▶ _What you need to do_:
Scan the data below and report how many lines include the word "India". Nothing else is wanted.

[Dataset records]
┌──

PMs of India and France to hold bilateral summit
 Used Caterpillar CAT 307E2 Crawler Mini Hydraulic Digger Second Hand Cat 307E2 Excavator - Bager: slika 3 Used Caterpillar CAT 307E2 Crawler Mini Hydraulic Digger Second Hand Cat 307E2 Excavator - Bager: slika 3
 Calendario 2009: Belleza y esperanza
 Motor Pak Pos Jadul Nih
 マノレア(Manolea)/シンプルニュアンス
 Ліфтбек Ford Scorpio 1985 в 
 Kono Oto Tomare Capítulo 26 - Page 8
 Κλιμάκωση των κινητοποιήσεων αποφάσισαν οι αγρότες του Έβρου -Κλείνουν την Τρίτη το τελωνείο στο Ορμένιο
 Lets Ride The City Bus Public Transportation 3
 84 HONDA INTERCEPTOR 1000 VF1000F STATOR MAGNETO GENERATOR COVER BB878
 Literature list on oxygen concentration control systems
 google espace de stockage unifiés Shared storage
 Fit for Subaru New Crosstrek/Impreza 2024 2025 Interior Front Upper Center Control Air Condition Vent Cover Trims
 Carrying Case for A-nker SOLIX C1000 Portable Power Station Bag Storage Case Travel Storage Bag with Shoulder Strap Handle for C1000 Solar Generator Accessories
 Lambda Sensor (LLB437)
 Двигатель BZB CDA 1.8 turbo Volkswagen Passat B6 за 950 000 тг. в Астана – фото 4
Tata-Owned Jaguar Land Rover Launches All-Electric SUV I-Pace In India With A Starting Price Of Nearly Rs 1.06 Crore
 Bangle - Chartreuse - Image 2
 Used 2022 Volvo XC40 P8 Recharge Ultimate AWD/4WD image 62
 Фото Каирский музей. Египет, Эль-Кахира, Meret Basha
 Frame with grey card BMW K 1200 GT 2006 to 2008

└──

▶ _Expected answer_:
2